Wednesday, May 5, 2010

Tavis Smiley: MLK and Beyond Vietnam

Tavis Smiley's Program showed that MLK experienced heavy backlash (shown above) for speaking up against the war in Vietnam.This backlash hit him from within the Civil Rights Movement to the mainstream media. . . .

The media of the day did not like MLK's dissent and let him know about it. They ingrained their role as protector of the government line.

  • Life Magazine: "[The speech was] demagogic slander that sounded like a script for Radio Hanoi." 
  • Reader's Digest: "[King] has alienated many of the Negro's friends and armed the Negro's foes ... by creating the impression that the Negro is disloyal."
  •  The New York Times: "Dr. King can only antagonize opinion in this country instead of winning recruits to the peace movement by recklessly comparing American military methods to those of the Nazis testing "new medicine and new tortures in the concentration camps of Europe." The facts are harsh but they do not justify such slander."
  • The Washington Post : "Dr.

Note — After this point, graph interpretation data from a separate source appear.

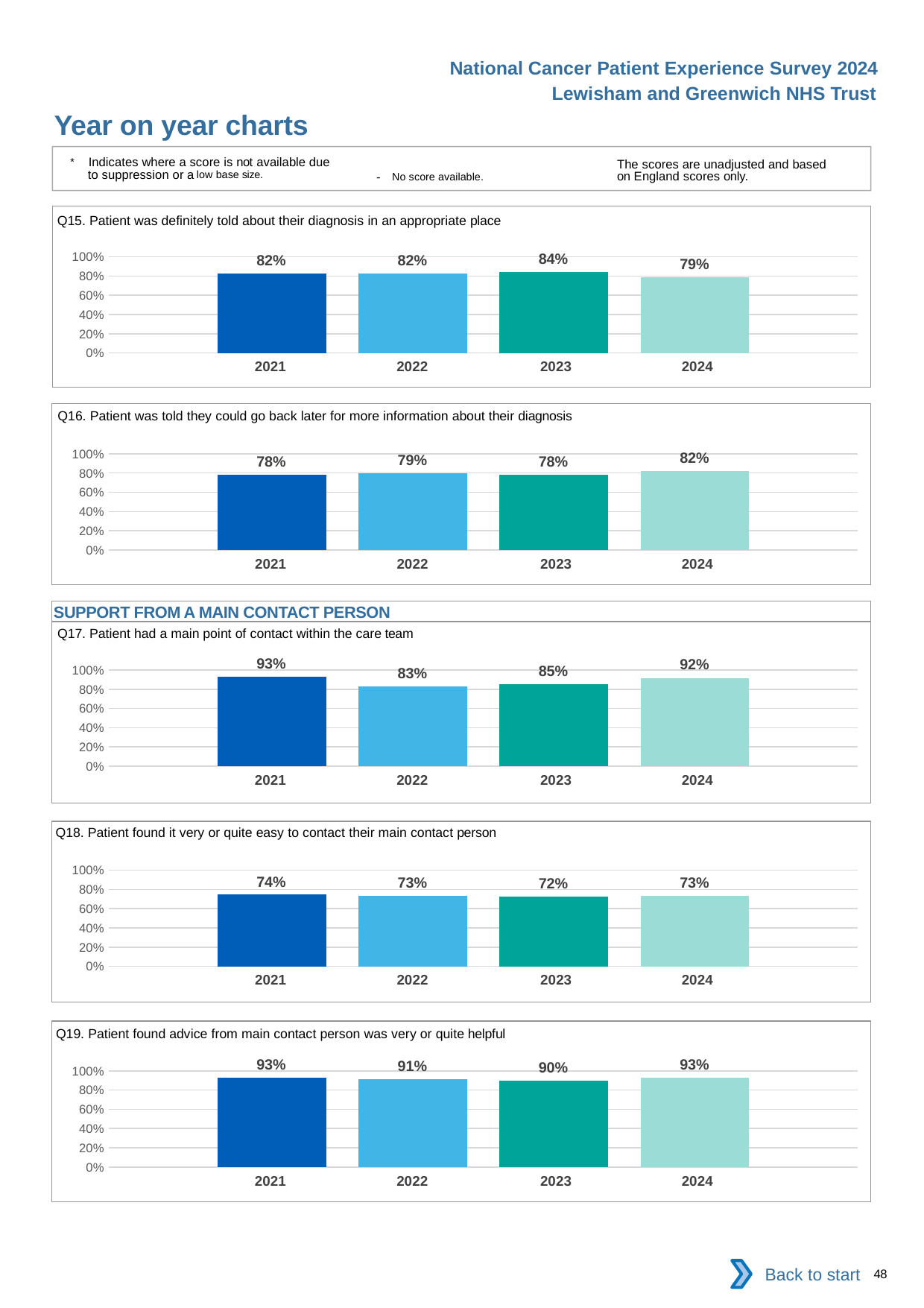
In the Q19 chart, is the value for 2022 larger than the value for 2023? Yes, 91% vs 90% In the Q18 chart (Patient found it very or quite easy to contact their main contact person), what is the value for 2021? 74% How many years are shown on the x axis of the Q15 chart? 4 In the Q15 chart (Patient was definitely told about their diagnosis in an appropriate place), what is the value for 2023? 84% In the Q19 chart (Patient found advice from main contact person was very or quite helpful), which year has the lowest value? 2023 In the Q18 chart, is the value for 2023 greater or less than 80%? less In the Q17 chart, what is the difference between the 2021 value and the 2022 value? 10 percentage points In the Q16 chart (Patient was told they could go back later for more information about their diagnosis), what is the value for 2024? 82% What type of chart is used for Q17? Bar chart In the Q16 chart, what is the difference between the 2024 value and the 2021 value? 4 percentage points In the Q17 chart (Patient had a main point of contact within the care team), which year has the highest value? 2021 In the Q15 chart, which year has the lowest value? 2024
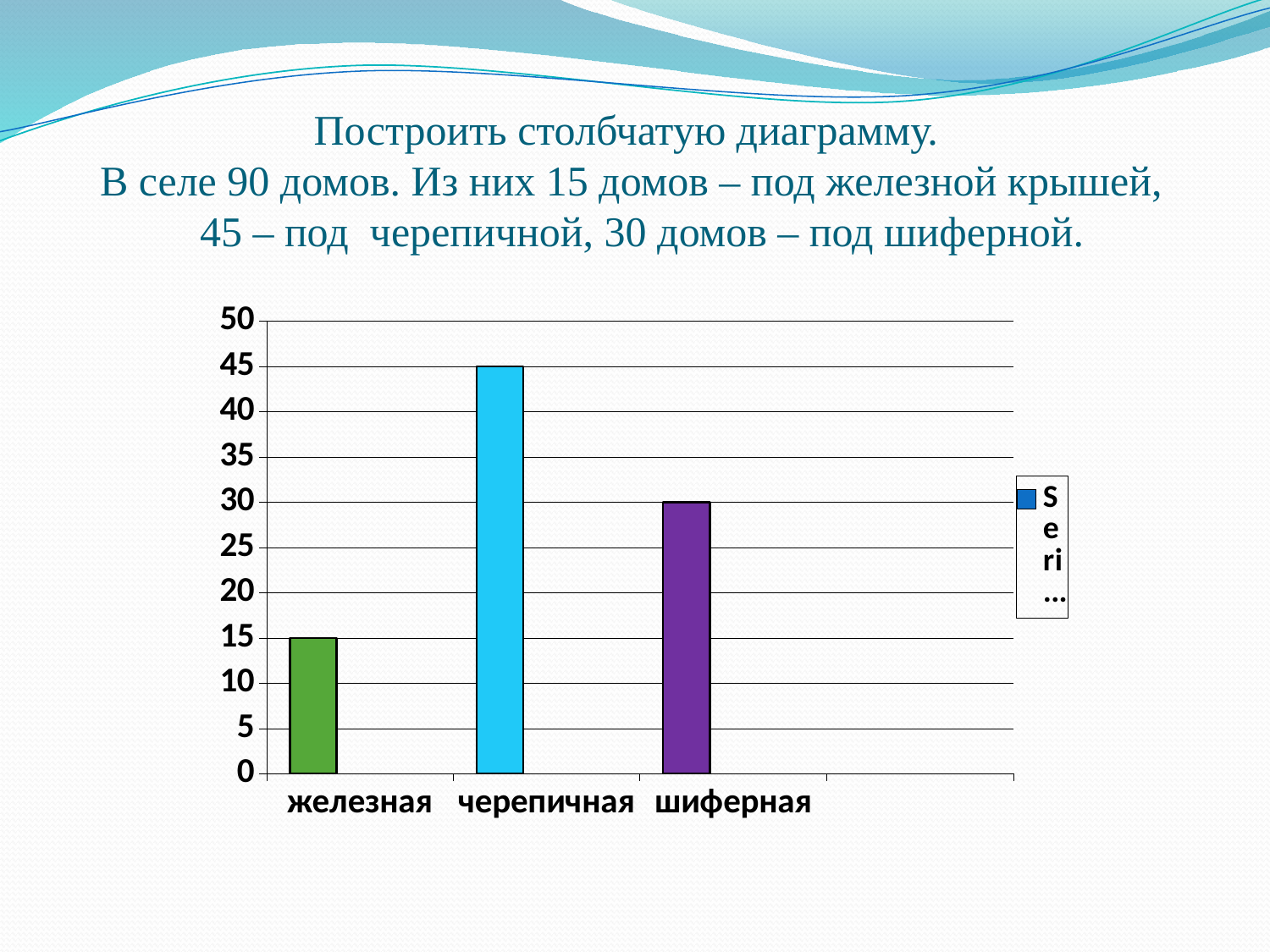
Which category has the lowest value? железная What is the value for шиферная? 30 What colour is the bar for черепичная? light blue What is the difference between the values for черепичная and шиферная? 15 Which is larger, the value for шиферная or the value for железная? шиферная How many series does the legend list? 1 What is the value for железная? 15 How many categories are shown on the x axis of the chart? 3 What is the value for черепичная? 45 Is the value for шиферная greater or less than 20? greater Which category has the highest value? черепичная What type of chart is shown on the slide? bar chart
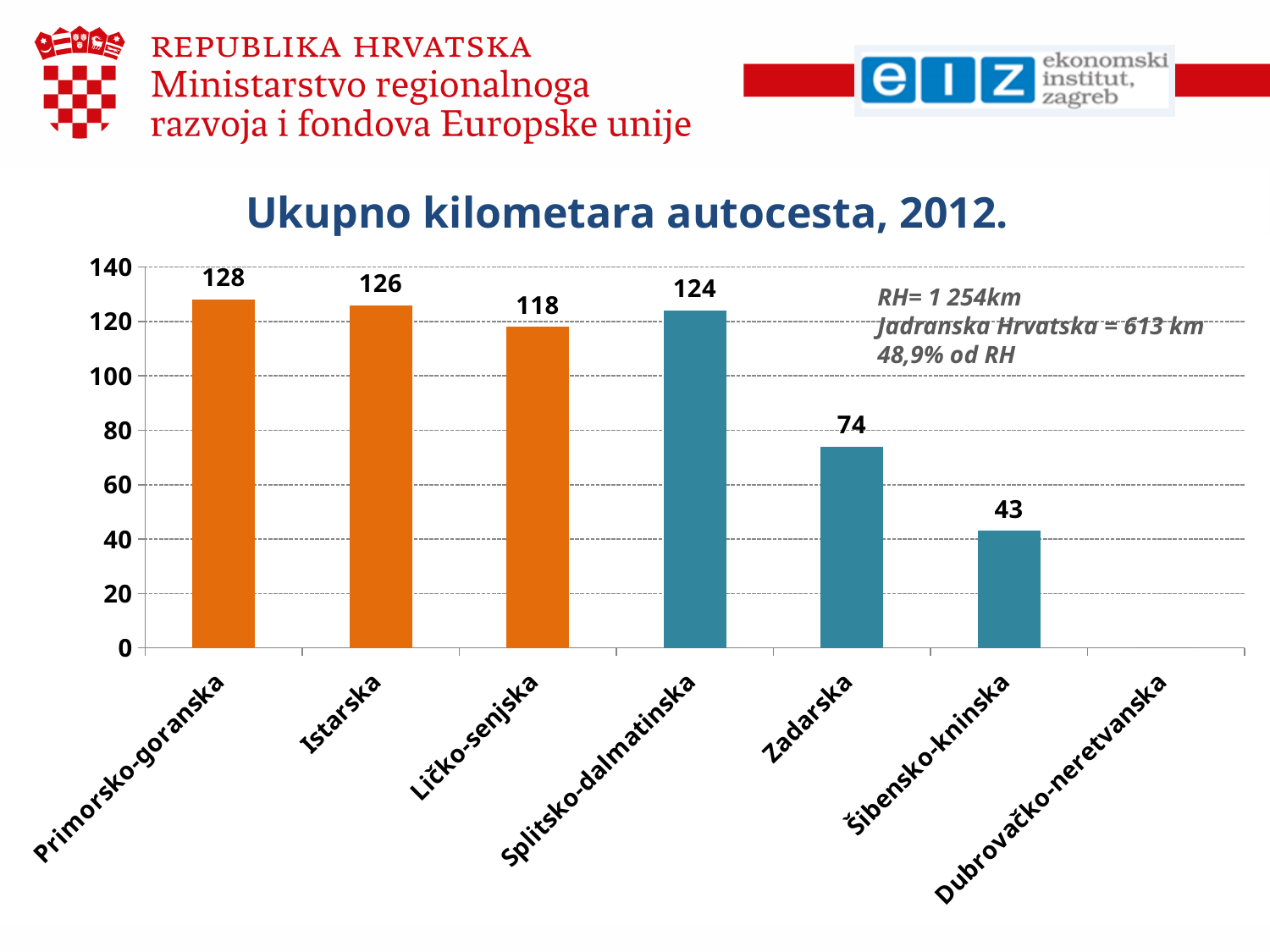
What kind of chart is shown on the slide? bar chart What is the value for Šibensko-kninska? 43 What is the value for Zadarska? 74 Do the values generally rise or fall from left to right along the x axis? fall What is the value for Primorsko-goranska? 128 How many categories are shown on the x axis? 7 Which is larger, the value for Istarska or the value for Splitsko-dalmatinska? Istarska What is the difference between the values for Primorsko-goranska and Šibensko-kninska? 85 Which category has the highest value? Primorsko-goranska Is the value for Zadarska greater or less than 80? less What is the title of the chart? Ukupno kilometara autocesta, 2012. What is the difference between the values for Splitsko-dalmatinska and Zadarska? 50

Martin Luther King's Vietnam speech was not a sober and responsible comment on the war but a reflection of his disappointment at the slow progress of civil rights and the war on poverty. It was filled with bitter and damaging allegations and inferences that he did not and could not document."
  • The Washington Post again: "King has diminished his usefulness to his cause, his country, his people."
  •  The Chicago Tribune [Guest Editorial from Cincinnati Enquirer]: "He quite definitely crossed over the line when he lent himself and his prestige to an "anti-Vietnam War" rally in Chicago."

The speech (above) remarks to the courage that King had in doing the right thing. He connected the poverty in America with the government's constant need for war. He sacrificed much of the support he earned in fighting for civil rights. This sacrifice shows the degree of his integrity--a degree not conveyed in conventional classrooms.